Gather every line in the items that contains the string "further" and list those lines.

Questions about pictured scenes:
+ + + + +

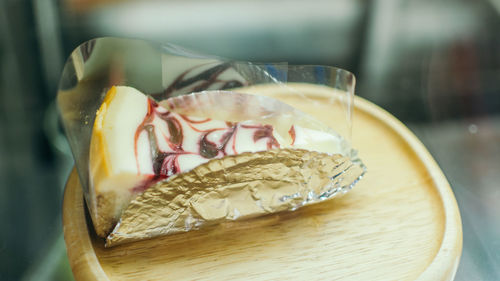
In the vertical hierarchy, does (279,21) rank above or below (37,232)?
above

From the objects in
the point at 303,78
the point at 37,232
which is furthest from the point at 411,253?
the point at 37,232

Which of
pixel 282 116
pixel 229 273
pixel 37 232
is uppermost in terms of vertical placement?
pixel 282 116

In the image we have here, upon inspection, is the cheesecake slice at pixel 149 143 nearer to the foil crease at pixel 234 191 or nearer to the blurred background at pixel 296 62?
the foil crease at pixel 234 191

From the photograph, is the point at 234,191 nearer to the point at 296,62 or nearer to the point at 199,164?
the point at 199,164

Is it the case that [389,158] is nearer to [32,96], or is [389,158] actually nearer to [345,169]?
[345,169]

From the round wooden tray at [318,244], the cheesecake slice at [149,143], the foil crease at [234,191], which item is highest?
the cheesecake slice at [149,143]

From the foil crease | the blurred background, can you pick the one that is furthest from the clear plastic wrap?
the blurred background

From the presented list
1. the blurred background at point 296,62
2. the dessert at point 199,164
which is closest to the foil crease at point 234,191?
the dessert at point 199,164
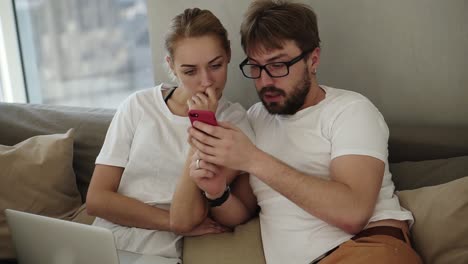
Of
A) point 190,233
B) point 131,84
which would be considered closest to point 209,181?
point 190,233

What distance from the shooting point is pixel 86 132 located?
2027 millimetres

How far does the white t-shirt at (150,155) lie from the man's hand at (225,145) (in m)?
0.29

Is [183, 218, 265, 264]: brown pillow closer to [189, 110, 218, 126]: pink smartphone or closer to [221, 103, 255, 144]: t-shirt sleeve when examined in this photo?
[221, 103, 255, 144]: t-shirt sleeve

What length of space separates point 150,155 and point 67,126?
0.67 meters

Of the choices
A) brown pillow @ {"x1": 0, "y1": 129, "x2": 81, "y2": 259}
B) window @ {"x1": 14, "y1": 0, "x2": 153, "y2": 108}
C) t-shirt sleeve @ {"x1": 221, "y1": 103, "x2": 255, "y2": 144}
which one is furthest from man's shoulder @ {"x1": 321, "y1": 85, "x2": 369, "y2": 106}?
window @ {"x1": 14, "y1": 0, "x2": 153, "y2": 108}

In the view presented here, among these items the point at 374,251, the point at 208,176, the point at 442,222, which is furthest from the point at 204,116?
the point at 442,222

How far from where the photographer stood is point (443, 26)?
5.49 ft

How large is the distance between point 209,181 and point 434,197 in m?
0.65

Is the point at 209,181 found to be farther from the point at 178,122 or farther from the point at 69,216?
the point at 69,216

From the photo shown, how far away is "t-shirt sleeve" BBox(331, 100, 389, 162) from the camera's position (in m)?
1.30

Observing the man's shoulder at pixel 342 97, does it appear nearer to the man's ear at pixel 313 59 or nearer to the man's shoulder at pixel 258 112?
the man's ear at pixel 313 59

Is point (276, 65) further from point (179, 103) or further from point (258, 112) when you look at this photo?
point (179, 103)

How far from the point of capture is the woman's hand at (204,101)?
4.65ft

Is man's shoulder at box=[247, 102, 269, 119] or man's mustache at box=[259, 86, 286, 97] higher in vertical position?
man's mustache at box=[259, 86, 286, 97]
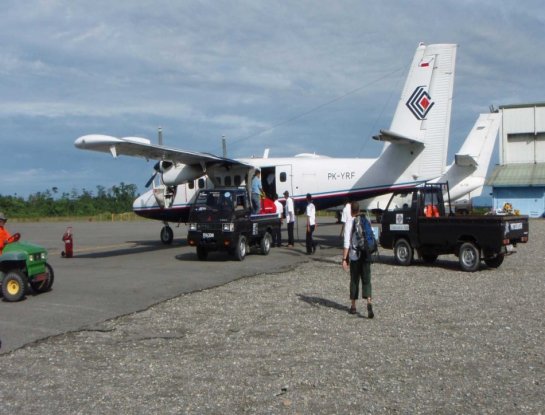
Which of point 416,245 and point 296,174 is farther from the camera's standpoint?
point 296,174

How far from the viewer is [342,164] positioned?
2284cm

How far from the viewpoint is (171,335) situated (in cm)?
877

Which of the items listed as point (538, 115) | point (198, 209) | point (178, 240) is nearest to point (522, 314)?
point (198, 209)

+ + + + +

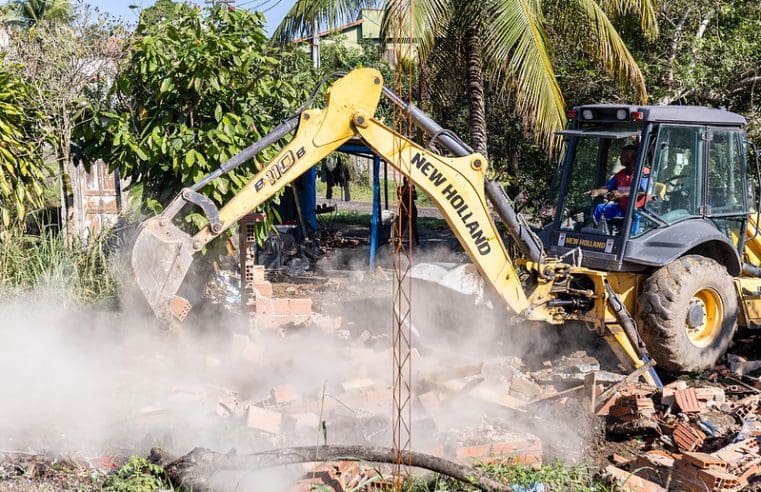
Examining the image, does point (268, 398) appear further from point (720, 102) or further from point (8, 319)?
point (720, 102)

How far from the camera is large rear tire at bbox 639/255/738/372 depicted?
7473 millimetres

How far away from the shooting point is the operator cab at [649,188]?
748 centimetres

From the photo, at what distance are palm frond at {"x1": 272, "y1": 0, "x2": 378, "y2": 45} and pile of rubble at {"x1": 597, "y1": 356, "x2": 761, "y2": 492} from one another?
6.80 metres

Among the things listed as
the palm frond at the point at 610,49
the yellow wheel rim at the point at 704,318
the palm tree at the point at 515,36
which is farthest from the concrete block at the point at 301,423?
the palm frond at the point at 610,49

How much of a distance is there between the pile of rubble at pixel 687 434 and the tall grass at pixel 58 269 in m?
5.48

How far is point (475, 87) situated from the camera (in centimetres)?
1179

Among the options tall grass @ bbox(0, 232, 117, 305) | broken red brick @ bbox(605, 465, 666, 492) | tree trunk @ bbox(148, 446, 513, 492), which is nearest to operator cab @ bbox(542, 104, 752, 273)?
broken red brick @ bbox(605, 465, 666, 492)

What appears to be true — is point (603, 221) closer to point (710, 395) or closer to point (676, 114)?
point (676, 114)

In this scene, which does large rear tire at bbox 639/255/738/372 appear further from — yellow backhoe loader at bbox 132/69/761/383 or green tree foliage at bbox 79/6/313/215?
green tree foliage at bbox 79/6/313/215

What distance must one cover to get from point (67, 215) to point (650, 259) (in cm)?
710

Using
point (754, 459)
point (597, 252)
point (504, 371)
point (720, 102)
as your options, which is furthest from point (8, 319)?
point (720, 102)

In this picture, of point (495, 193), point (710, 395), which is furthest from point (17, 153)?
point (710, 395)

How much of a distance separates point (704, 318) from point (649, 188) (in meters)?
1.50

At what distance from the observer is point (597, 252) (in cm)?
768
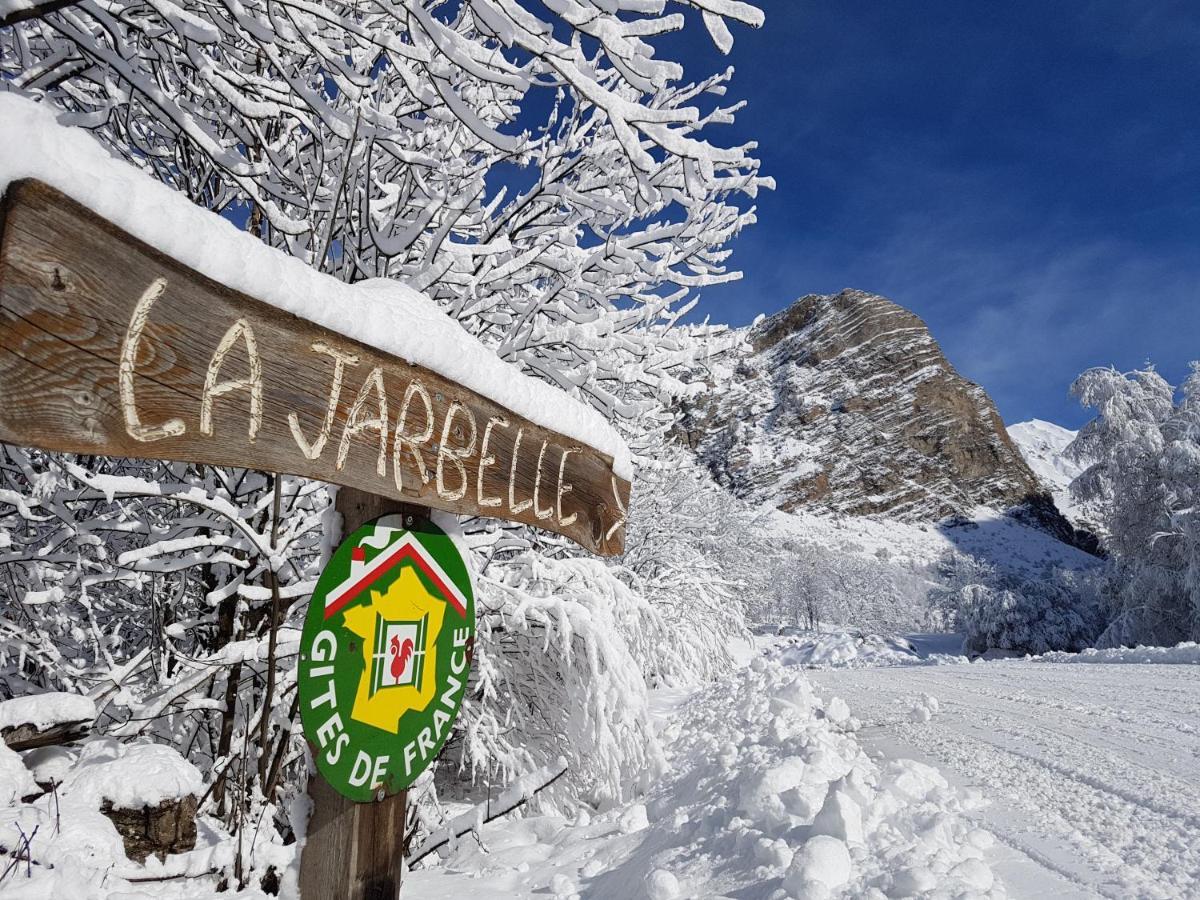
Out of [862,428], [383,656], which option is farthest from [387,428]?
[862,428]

+ + + + +

[IN RESPONSE]
Is point (276, 65) further from point (179, 103) or further from point (258, 112) when you look at this photo?
Examining the image, does point (268, 398) appear further from point (720, 102) or further from point (8, 319)?
In this scene, which does large rear tire at bbox 639/255/738/372 appear further from — yellow backhoe loader at bbox 132/69/761/383 or green tree foliage at bbox 79/6/313/215?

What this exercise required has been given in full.